begin

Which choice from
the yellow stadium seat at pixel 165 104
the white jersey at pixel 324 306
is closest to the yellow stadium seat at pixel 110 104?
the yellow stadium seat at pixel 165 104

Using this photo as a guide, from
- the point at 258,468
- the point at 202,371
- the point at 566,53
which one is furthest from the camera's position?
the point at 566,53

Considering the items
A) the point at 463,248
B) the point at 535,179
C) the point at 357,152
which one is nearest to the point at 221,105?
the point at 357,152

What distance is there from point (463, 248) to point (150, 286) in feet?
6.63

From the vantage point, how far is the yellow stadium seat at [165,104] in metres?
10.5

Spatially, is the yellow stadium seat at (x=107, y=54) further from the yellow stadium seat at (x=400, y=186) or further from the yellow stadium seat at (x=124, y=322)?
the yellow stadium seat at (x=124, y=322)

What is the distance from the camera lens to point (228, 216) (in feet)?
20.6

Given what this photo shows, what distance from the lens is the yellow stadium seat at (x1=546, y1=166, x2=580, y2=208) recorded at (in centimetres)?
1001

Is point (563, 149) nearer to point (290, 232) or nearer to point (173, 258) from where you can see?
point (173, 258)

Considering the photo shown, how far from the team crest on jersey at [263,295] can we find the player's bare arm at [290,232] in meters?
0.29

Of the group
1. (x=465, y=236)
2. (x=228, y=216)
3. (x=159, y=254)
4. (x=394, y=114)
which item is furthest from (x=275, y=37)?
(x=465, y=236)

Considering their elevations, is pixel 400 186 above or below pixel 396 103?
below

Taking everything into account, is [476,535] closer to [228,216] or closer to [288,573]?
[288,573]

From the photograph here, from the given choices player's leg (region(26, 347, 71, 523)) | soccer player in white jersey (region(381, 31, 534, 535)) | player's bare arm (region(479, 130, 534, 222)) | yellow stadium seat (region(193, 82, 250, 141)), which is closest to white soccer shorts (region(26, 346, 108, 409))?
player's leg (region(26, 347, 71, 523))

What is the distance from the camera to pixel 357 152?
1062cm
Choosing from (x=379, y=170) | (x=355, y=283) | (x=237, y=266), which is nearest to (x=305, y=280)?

end

[WHAT YOU HAVE TO DO] Copy out the data above word for word, starting at the line that contains "What is the distance from the camera to" and continuing through its last line.

[ANSWER TO THE TASK]
What is the distance from the camera to pixel 357 152?
1062cm
Choosing from (x=379, y=170) | (x=355, y=283) | (x=237, y=266), which is nearest to (x=305, y=280)?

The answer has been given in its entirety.